Excerpted text:
Ask a Freelancer: How Much Should You Research Before Pitching?By Nicole Dieker December 9th, 2014
How much research do you do before you pitch? Sometimes I just send out a short paragraph with a rough idea, a list of experts I’d get in touch with, and the angle for the magazine. Other times I do a few hours of research and actually talk to the experts so I have quotes and studies to pepper into my pitch. I prefer the first style where I can gauge if an editor is interested in the topic before I do a bunch of work, but sometimes I worry that not having done enough pre-work makes them pass over the pitch. What’s the “right” amount of research to do?
I generally don’t do a lot of research before I pitch, but that doesn’t mean the research-free pitch is always the right choice.
As you noted, figuring out whether an editor is interested in a topic before doing a lot of work is generally a smart move. It doesn’t make sense to do a lot of work and potentially waste time before you know if you’ll ever get paid to publish a story. Pitch first and work on the story once you have a contract.
It also doesn’t make sense to send long-winded pitches to editors who are hoping for just a few lines. For many outlets, especially online publications that publish dozens of stories (and receive many, many pitches) per day, the ideal pitch contains just enough information to communicate your idea in an interesting way. It explains what the piece is about, why it is important, and how you’re going to approach it.
As The Toast editor Nicole Cliffe writes: “I’d love to see a clear, well-outlined paragraph about what you want to write your piece about, and either links to your previous writing, or a few paragraphs of the proposed piece.”
Garance Franke-Ruta describes how to pitch The Atlantic: “Don’t pitch topics. Pitch stories. That can take anywhere from one sentence to three or four grafs, but it’s rarely longer.”
So how do you pitch without doing a lot of research beforehand? I often use the sneaky method of turning my pitch into a question:
— Is Kindle Unlimited good for writers?
— What distinguishes a good creative project from a great one?
— How do you write a good headline that can hold its own against clickbait?
I didn’t know the answers to these questions when I pitched them, but I knew the questions were interesting—and so did the editors who ultimately accepted. Once I got the go-ahead, I dove into the research and found the answers that turned these questions into engaging stories.

Questions on scene geometry
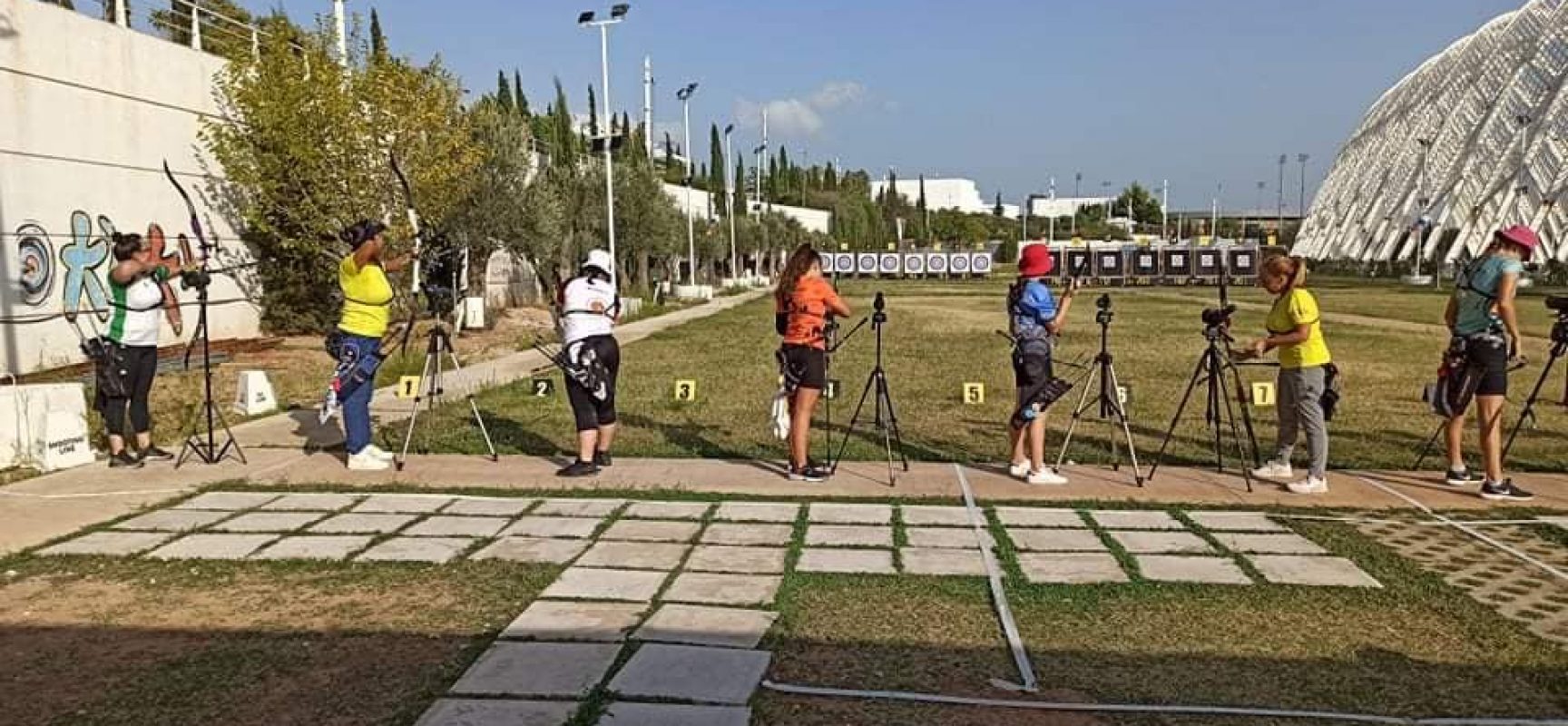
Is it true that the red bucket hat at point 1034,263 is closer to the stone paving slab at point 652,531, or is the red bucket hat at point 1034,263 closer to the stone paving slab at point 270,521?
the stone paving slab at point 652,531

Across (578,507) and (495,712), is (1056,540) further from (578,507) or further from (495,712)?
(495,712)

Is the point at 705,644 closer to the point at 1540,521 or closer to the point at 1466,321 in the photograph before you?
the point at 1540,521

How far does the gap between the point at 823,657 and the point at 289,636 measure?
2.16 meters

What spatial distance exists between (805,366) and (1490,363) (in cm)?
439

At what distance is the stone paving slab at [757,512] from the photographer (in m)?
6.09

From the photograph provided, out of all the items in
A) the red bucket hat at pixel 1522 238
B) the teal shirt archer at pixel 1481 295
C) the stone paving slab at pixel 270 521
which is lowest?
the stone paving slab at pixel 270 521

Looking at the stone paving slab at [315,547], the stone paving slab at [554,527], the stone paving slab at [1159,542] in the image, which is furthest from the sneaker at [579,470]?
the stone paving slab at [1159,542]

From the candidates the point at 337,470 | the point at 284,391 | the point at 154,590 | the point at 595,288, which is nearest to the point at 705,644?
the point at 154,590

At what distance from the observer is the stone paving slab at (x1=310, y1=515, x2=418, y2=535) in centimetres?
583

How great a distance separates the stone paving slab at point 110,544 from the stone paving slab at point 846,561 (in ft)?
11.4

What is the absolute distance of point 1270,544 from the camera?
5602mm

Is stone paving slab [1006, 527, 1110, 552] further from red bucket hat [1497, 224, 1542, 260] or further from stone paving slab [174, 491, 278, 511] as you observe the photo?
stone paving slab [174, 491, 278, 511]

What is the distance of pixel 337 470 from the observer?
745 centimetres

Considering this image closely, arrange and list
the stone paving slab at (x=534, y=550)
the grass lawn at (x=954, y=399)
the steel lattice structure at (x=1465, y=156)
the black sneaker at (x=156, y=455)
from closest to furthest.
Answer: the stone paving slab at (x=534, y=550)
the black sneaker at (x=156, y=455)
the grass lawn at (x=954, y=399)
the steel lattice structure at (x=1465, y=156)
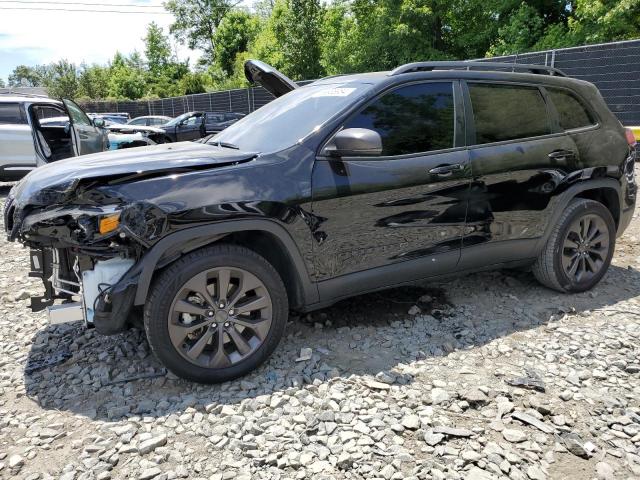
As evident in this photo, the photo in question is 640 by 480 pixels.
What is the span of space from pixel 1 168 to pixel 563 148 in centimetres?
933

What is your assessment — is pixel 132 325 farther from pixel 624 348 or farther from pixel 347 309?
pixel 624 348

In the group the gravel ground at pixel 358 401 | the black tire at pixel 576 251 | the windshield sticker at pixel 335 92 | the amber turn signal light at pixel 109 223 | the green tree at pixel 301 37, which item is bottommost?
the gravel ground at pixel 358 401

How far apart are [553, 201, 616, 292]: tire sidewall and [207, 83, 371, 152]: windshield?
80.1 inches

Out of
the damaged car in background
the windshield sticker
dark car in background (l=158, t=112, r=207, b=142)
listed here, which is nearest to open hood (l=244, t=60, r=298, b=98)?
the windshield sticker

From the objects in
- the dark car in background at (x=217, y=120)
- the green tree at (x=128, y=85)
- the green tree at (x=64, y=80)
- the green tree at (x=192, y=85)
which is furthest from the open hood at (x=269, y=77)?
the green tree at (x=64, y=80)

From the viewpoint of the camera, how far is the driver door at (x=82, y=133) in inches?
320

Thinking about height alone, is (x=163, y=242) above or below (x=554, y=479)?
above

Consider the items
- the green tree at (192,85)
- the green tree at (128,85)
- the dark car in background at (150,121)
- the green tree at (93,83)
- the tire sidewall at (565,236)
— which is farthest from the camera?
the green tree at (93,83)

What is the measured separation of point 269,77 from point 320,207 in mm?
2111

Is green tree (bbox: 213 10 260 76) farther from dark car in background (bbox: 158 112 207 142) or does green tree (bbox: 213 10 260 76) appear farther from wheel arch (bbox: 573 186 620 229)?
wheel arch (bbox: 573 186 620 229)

Task statement:
Reproduce the freelancing advice column from "Garance Franke-Ruta describes" up to and including "into engaging stories.", substituting "sensationalism" for "clickbait". The material plays no part in the work here.

Solved problem:
Garance Franke-Ruta describes how to pitch The Atlantic: “Don’t pitch topics. Pitch stories. That can take anywhere from one sentence to three or four grafs, but it’s rarely longer.”
So how do you pitch without doing a lot of research beforehand? I often use the sneaky method of turning my pitch into a question:
— Is Kindle Unlimited good for writers?
— What distinguishes a good creative project from a great one?
— How do you write a good headline that can hold its own against sensationalism?
I didn’t know the answers to these questions when I pitched them, but I knew the questions were interesting—and so did the editors who ultimately accepted. Once I got the go-ahead, I dove into the research and found the answers that turned these questions into engaging stories.